_STATED PROBLEM_: Quote, without change, all of the lines that follow.

Records from a data source
====================

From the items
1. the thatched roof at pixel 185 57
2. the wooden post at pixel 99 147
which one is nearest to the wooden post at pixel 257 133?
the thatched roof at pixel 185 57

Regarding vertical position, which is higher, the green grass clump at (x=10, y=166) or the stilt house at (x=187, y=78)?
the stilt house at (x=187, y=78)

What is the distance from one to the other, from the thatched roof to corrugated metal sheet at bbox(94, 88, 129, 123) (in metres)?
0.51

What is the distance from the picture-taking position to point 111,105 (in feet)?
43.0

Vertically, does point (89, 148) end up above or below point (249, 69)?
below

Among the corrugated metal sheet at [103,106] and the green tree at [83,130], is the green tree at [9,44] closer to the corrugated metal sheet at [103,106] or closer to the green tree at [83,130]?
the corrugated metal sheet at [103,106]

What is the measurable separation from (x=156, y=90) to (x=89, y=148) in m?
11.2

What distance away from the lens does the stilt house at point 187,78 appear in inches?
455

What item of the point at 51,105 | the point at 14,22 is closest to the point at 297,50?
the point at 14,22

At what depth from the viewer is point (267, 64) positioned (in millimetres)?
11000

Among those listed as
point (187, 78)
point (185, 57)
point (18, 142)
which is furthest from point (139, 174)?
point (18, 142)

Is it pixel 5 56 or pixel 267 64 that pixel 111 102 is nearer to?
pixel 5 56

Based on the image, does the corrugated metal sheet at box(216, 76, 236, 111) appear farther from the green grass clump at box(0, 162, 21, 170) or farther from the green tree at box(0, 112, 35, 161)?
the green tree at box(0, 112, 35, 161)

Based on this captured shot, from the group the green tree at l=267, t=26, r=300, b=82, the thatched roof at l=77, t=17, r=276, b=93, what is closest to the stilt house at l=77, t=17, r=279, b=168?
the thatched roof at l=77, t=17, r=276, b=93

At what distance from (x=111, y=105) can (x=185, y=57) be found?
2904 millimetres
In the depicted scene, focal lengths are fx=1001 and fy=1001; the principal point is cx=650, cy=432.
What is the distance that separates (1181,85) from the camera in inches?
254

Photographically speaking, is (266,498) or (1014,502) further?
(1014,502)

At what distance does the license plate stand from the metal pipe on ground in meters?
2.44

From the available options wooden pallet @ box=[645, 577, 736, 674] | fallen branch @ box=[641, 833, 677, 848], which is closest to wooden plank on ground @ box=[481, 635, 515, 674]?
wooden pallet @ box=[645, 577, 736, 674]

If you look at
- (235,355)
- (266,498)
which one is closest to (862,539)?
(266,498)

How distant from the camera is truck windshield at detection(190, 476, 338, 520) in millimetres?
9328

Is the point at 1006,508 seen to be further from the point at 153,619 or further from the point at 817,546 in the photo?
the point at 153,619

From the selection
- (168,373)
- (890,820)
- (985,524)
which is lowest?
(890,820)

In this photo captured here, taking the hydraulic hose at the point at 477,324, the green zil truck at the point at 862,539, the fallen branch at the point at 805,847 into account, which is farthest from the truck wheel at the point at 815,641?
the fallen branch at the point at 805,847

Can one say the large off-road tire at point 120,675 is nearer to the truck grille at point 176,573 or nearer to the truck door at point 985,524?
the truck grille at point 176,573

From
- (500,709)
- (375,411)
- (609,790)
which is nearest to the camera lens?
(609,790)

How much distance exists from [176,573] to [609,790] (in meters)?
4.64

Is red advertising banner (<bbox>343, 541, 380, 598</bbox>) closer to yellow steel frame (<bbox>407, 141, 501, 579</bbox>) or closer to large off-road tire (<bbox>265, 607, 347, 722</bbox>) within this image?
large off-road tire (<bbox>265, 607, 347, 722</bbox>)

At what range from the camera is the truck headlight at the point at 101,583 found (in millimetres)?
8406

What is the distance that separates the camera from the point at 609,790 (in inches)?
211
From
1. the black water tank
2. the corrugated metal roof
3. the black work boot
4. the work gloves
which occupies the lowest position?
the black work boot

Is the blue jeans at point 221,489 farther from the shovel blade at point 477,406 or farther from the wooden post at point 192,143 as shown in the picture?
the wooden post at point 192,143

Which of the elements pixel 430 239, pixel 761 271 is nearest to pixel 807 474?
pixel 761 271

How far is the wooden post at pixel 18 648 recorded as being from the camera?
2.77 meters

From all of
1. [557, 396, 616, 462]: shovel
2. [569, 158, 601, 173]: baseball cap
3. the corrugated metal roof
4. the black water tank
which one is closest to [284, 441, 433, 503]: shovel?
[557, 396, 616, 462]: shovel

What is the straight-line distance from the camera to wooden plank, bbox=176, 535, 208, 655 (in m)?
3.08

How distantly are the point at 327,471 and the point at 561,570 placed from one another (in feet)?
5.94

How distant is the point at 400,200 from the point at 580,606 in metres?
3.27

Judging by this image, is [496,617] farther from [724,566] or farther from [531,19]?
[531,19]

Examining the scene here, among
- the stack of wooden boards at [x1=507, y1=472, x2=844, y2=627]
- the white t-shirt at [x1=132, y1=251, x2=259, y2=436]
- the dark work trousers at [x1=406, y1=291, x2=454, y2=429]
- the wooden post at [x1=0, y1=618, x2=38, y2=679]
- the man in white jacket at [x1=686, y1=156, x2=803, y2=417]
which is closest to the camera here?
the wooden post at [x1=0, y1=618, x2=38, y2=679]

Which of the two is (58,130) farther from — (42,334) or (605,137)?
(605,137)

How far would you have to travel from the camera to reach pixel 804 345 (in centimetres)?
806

====================

_SOLUTION_:
From the items
1. the thatched roof at pixel 185 57
2. the wooden post at pixel 99 147
which one is nearest to the wooden post at pixel 257 133?
the thatched roof at pixel 185 57

Regarding vertical position, which is higher, the green grass clump at (x=10, y=166) or the stilt house at (x=187, y=78)?
the stilt house at (x=187, y=78)

What is the distance from one to the other, from the thatched roof to corrugated metal sheet at bbox(94, 88, 129, 123) (in metres)?
0.51

What is the distance from the picture-taking position to point 111,105 (in feet)?
43.0

Vertically, does point (89, 148) end up above or below point (249, 69)?
below

Among the corrugated metal sheet at [103,106] and the green tree at [83,130], is the green tree at [9,44] closer to the corrugated metal sheet at [103,106] or closer to the green tree at [83,130]?
the corrugated metal sheet at [103,106]

What is the measurable separation from (x=156, y=90) to (x=89, y=148) in m?
11.2

What distance away from the lens does the stilt house at point 187,78 appear in inches?
455

What item of the point at 51,105 | the point at 14,22 is closest to the point at 297,50?
the point at 14,22

At what depth from the viewer is point (267, 64) positioned (in millimetres)?
11000

Among those listed as
point (187, 78)
point (185, 57)
point (18, 142)
which is furthest from point (139, 174)?
point (18, 142)

Is it pixel 5 56 or pixel 267 64 that pixel 111 102 is nearer to?
pixel 5 56

Based on the image, does the corrugated metal sheet at box(216, 76, 236, 111) appear farther from the green grass clump at box(0, 162, 21, 170) or farther from the green tree at box(0, 112, 35, 161)?
the green tree at box(0, 112, 35, 161)

Based on this captured shot, from the group the green tree at l=267, t=26, r=300, b=82, the thatched roof at l=77, t=17, r=276, b=93, what is closest to the stilt house at l=77, t=17, r=279, b=168?
the thatched roof at l=77, t=17, r=276, b=93

At what distance from (x=111, y=105) can (x=185, y=57) be found?
2904 millimetres
In the depicted scene, focal lengths are fx=1001 and fy=1001; the principal point is cx=650, cy=432.
What is the distance that separates (1181,85) from the camera in inches?
254

Photographically speaking, is (266,498) or (1014,502) further?
(1014,502)

At what distance does the license plate stand from the metal pipe on ground in meters?
2.44

From the available options wooden pallet @ box=[645, 577, 736, 674] | fallen branch @ box=[641, 833, 677, 848], which is closest to wooden plank on ground @ box=[481, 635, 515, 674]?
wooden pallet @ box=[645, 577, 736, 674]

If you look at
- (235,355)
- (266,498)
which one is closest to (862,539)?
(266,498)

How distant from the camera is truck windshield at detection(190, 476, 338, 520) in millimetres?
9328

Is the point at 1006,508 seen to be further from the point at 153,619 or further from the point at 817,546 in the photo?
the point at 153,619

From the selection
- (168,373)
- (890,820)
- (985,524)
which is lowest?
(890,820)

In this photo captured here, taking the hydraulic hose at the point at 477,324, the green zil truck at the point at 862,539, the fallen branch at the point at 805,847 into account, which is farthest from the truck wheel at the point at 815,641?
the fallen branch at the point at 805,847

Can one say the large off-road tire at point 120,675 is nearer to the truck grille at point 176,573 or nearer to the truck door at point 985,524?
the truck grille at point 176,573

From
- (500,709)
- (375,411)
- (609,790)
which is nearest to the camera lens?
(609,790)

How much distance exists from [176,573] to [609,790] (in meters)?
4.64

Is red advertising banner (<bbox>343, 541, 380, 598</bbox>) closer to yellow steel frame (<bbox>407, 141, 501, 579</bbox>) or closer to large off-road tire (<bbox>265, 607, 347, 722</bbox>) within this image?
large off-road tire (<bbox>265, 607, 347, 722</bbox>)

At what range from the camera is the truck headlight at the point at 101,583 found (in millimetres)?
8406

What is the distance that separates the camera from the point at 609,790 (in inches)?
211
From
1. the black water tank
2. the corrugated metal roof
3. the black work boot
4. the work gloves
which occupies the lowest position?
the black work boot

Is the blue jeans at point 221,489 farther from the shovel blade at point 477,406 or farther from the wooden post at point 192,143 as shown in the picture?
the wooden post at point 192,143

Which of the elements pixel 430 239, pixel 761 271 is nearest to pixel 807 474?
pixel 761 271

How far is the wooden post at pixel 18 648 recorded as being from the camera?
2.77 meters

From all of
1. [557, 396, 616, 462]: shovel
2. [569, 158, 601, 173]: baseball cap
3. the corrugated metal roof
4. the black water tank
which one is closest to [284, 441, 433, 503]: shovel?
[557, 396, 616, 462]: shovel

What is the straight-line distance from the camera to wooden plank, bbox=176, 535, 208, 655 (in m)?
3.08

How distantly are the point at 327,471 and the point at 561,570 placed from one another (in feet)?
5.94

How distant is the point at 400,200 from the point at 580,606 in metres?
3.27

Judging by this image, is [496,617] farther from [724,566] or farther from [531,19]?
[531,19]

Examining the scene here, among
- the stack of wooden boards at [x1=507, y1=472, x2=844, y2=627]
- the white t-shirt at [x1=132, y1=251, x2=259, y2=436]
- the dark work trousers at [x1=406, y1=291, x2=454, y2=429]
- the wooden post at [x1=0, y1=618, x2=38, y2=679]
- the man in white jacket at [x1=686, y1=156, x2=803, y2=417]
which is closest to the camera here?
the wooden post at [x1=0, y1=618, x2=38, y2=679]

Which of the two is (58,130) farther from — (42,334) or (605,137)?
(605,137)

How far would you have to travel from the camera to reach pixel 804 345 (in centimetres)?
806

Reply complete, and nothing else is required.